La autora argentina afincada en Belfast habla de pertenencia y mestizaje en su novela ‘Mandinga’

“Qué breve puede llegar a ser el momento de despegarse de alguien, de algo, de todo. Quedarse, en cambio lleva una vida de pequeñas decisiones que pesan toneladas”, escribe Luciana de Mello (Buenos Aires, 46 años) en Mandinga. Para ella, esta primera novela, que nació como “un cuento de frontera en el taller de Guillermo Saccomanno”, fue un ejercicio de ficción y vida. “La escritura está totalmente ligada a lo que vivo. Y va y viene, es un diálogo constante. Por eso me lleva mucho”, cuenta por videollamada desde Belfast, donde se mudó en 2022. “Me trajeron aquí las ganas de ser extranjera”, reflexiona, “creo que es algo que arrastro familiarmente, moverme de un lugar a otro. Tenía ganas de resetear todo, mi existencia, tener que esforzarme a pensar, ver y sentir desde otro lugar, otra lengua”.

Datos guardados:
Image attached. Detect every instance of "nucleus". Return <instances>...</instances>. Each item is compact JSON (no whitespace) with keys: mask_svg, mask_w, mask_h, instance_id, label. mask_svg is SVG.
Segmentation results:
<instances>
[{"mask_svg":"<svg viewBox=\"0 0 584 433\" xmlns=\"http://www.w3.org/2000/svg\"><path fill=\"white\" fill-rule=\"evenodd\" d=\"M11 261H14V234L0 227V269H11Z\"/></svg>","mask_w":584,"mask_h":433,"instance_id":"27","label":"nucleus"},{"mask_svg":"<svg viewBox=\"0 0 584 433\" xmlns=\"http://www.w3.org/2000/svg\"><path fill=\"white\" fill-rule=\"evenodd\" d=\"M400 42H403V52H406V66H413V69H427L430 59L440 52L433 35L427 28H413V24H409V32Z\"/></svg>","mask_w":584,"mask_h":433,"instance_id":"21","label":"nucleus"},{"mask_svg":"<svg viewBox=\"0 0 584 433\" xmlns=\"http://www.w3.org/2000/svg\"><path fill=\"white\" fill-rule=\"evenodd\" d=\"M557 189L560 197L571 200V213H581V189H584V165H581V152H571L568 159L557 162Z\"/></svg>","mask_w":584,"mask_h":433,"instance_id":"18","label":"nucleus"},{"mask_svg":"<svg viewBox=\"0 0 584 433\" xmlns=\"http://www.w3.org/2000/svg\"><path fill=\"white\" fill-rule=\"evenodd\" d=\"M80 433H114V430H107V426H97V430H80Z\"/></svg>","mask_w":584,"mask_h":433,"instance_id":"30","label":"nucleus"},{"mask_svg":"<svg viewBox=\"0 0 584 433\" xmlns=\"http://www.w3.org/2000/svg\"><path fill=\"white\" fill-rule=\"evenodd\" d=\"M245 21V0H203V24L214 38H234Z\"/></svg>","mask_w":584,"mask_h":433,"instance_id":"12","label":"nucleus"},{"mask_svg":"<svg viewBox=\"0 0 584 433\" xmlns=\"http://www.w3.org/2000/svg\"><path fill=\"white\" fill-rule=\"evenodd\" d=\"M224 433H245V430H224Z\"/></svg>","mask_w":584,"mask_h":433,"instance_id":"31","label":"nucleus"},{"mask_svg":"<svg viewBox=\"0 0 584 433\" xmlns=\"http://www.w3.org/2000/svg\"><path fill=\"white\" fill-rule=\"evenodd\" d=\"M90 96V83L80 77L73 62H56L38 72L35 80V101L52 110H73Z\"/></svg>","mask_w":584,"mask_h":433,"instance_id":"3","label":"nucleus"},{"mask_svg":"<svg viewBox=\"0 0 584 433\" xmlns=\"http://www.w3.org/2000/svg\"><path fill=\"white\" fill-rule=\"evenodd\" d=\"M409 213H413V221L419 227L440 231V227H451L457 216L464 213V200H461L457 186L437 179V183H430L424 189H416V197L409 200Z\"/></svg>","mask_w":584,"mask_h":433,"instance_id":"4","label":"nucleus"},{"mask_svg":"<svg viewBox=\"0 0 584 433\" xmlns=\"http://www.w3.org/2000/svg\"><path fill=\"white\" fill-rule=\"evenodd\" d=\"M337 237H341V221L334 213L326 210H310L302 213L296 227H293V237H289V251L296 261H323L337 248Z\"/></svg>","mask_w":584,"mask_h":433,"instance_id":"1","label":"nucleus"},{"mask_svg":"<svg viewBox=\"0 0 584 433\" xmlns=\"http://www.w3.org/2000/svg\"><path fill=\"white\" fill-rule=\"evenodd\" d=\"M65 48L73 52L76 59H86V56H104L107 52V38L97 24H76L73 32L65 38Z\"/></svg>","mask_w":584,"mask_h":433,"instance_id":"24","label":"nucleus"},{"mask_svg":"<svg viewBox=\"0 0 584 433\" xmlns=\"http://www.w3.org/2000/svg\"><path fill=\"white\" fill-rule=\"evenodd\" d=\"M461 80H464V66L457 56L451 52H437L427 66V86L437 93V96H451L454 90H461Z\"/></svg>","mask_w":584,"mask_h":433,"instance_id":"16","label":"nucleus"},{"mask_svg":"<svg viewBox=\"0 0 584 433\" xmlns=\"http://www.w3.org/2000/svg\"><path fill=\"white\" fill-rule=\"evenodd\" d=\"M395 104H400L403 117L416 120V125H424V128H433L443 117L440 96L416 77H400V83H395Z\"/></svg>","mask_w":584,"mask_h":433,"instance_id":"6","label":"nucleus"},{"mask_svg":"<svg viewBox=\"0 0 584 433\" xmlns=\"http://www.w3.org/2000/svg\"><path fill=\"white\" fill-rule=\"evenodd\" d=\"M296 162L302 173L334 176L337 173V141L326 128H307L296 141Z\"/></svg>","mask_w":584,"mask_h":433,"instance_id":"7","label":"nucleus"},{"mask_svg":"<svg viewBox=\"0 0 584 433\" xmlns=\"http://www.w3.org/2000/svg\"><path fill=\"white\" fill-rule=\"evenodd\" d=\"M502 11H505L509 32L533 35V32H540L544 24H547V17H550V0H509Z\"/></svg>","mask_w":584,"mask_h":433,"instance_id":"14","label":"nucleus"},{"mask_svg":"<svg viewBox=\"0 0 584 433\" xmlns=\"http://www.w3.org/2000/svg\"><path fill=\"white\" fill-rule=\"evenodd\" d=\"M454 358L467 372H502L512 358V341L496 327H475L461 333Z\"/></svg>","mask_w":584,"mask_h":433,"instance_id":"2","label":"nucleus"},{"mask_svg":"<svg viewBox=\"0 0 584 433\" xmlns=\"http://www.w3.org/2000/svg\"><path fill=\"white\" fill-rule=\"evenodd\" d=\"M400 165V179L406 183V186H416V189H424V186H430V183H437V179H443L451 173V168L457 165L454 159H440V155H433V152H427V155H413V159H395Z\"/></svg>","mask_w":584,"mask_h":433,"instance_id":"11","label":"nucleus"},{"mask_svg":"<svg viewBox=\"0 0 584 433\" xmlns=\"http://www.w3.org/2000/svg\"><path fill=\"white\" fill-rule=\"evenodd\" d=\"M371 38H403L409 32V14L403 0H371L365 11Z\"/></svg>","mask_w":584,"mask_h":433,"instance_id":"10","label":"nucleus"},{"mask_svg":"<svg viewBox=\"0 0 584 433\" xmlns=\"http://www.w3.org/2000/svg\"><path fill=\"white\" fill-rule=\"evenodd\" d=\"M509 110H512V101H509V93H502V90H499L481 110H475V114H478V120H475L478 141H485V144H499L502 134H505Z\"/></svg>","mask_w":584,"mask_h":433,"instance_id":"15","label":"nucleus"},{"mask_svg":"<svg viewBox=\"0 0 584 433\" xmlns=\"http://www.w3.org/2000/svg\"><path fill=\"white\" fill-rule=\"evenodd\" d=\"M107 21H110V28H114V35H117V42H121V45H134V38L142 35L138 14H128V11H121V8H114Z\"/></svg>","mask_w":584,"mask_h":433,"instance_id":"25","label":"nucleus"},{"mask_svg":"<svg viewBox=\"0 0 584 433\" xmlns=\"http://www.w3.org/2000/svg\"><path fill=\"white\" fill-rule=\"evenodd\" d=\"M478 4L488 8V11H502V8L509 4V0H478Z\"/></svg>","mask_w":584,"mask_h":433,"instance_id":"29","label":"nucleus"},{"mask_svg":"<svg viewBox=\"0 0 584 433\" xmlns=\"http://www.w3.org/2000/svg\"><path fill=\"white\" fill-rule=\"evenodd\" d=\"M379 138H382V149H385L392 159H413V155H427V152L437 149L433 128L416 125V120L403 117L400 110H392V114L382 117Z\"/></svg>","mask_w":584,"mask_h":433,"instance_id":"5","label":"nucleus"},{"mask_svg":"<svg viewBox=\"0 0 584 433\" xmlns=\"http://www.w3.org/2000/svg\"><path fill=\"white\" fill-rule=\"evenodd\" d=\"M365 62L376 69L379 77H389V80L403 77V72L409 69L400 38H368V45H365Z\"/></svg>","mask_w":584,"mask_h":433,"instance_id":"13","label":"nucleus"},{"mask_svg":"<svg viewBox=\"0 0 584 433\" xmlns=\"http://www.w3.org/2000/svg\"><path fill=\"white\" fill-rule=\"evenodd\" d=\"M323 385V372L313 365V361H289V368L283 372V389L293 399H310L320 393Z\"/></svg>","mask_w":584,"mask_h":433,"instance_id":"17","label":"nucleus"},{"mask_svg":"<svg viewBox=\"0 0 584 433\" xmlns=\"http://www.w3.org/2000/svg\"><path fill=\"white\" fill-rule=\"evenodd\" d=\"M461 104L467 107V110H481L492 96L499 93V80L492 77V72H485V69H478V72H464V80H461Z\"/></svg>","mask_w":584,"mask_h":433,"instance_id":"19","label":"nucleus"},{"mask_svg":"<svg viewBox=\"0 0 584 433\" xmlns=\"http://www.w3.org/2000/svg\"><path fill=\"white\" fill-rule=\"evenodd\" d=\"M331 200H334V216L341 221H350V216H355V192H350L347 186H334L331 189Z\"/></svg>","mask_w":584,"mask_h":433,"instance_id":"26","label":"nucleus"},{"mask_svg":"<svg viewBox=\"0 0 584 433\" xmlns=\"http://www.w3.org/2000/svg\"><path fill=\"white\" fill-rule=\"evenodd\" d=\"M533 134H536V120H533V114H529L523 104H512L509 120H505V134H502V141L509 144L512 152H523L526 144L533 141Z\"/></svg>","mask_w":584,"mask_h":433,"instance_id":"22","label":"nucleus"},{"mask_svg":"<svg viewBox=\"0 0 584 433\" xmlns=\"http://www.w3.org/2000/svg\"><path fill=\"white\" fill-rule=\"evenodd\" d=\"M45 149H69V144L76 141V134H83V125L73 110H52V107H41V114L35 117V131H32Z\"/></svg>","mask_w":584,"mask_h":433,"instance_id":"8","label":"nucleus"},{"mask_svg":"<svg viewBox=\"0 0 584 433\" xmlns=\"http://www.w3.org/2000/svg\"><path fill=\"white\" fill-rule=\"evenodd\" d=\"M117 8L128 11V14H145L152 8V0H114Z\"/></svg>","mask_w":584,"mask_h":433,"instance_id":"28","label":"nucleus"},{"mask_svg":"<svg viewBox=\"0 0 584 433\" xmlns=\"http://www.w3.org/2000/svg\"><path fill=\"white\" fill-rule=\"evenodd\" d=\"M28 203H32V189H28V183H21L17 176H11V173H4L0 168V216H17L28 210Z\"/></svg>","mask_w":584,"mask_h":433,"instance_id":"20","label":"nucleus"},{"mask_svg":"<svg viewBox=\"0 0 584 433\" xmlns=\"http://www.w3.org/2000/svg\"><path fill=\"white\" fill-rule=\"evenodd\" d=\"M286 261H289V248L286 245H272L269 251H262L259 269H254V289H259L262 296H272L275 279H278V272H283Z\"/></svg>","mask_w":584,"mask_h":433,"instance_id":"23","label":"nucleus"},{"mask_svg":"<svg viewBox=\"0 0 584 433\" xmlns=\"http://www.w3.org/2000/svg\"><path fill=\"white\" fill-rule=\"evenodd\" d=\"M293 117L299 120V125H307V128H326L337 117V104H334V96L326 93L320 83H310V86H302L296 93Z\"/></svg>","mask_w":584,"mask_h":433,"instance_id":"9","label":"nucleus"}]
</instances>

- [Instrucciones]
Copia entero el texto sobre la novela de Luciana de Mello, sin cambiar ni una palabra.

- [Respuesta aquí abajo]
La autora argentina afincada en Belfast habla de pertenencia y mestizaje en su novela ‘Mandinga’

“Qué breve puede llegar a ser el momento de despegarse de alguien, de algo, de todo. Quedarse, en cambio lleva una vida de pequeñas decisiones que pesan toneladas”, escribe Luciana de Mello (Buenos Aires, 46 años) en Mandinga. Para ella, esta primera novela, que nació como “un cuento de frontera en el taller de Guillermo Saccomanno”, fue un ejercicio de ficción y vida. “La escritura está totalmente ligada a lo que vivo. Y va y viene, es un diálogo constante. Por eso me lleva mucho”, cuenta por videollamada desde Belfast, donde se mudó en 2022. “Me trajeron aquí las ganas de ser extranjera”, reflexiona, “creo que es algo que arrastro familiarmente, moverme de un lugar a otro. Tenía ganas de resetear todo, mi existencia, tener que esforzarme a pensar, ver y sentir desde otro lugar, otra lengua”.